The priest was ridiculously charged with “intimidating or attempting to intimidate” people who might be seeking or providing an abortion as there is an abortion clinic situated on the same street. How intimidating it must have been to see a slightly-built and elderly priest sitting quietly. After some serious consideration, the charge was reduced to “informing or attempting to inform a person concerning issues related to abortion services” and “performing or attempting to perform an act of disapproval concerning issues related to abortion services.”
Of course, Fr. Van Hee did none of these things and even if he had, so what? What happened to free speech? Most people do not realize that, for years now, Ontario has had a bubble-zone law preventing protests against abortion near abortion clinics. It’s an unconstitutional law but who wants to fight that one all the way to the liberal-stacked left-leaning supreme court? Incidentally, Fr. Van Hee didn’t even contravene the bubble-zone law as he didn’t protest against abortion.
The point here is that for Fr. Van Hee, his free speech is only partially free. This isn’t Saudi Arabia or China, not yet anyway. But anyone who thinks we Canadians enjoy unhindered freedom of speech, has never been on a Canadian university campus. Parents with kids in universities, colleges and high schools hear the stories of the intimidation against those foolhardy students who dare to disagree with the “right” answer. We know the case of a Wilfrid Laurier university teaching assistant who was reprimanded for playing five minutes of a TV news program in class because it included internationally-renowned Canadian psychologist Jordan Peterson. It seems she failed to warn students that Peterson’s words should be compared to Hitler’s. She secretly recorded her reprimand, providing her and Peterson the ammunition to separately sue the university. I hope they both win.
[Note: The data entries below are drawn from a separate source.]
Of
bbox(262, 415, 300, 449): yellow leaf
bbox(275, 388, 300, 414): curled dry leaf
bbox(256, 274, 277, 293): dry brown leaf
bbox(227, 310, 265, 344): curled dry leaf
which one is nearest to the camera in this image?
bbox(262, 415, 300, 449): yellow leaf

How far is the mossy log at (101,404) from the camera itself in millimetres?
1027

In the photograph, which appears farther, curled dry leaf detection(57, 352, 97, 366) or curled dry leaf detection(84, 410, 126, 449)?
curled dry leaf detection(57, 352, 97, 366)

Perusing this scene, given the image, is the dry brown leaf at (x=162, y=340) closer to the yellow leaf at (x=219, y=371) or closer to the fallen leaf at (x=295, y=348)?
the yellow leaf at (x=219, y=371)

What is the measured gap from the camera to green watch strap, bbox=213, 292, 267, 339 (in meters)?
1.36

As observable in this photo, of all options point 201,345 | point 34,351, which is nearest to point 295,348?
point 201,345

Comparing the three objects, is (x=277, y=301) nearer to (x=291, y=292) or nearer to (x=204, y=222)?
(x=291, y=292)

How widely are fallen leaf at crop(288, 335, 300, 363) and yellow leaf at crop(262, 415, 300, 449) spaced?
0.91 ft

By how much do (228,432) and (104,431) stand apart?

You can rightfully sue for defamation of character in this country, as everyone is entitled to his or her good reputation. Freedom of speech about ideas is another matter. This freedom is necessary for ideas to flourish, even if I don’t agree with you or you don’t agree with me.
But increasingly, for the most vocal of the American and Canadian left, and that includes much of the news media, the only speech that should be free, is speech that agrees with their own. We’re in dangerous territory.
Who will fight back?
Apparently, the 83-year-old priest is one of the few good men. Fr. Van Hee is making a formal challenge to the constitutionality of a free-speech-restricted public safe space. He is also wearing his sandwich board again and is sitting quietly on the same downtown Ottawa street — only this time he’s a little farther away.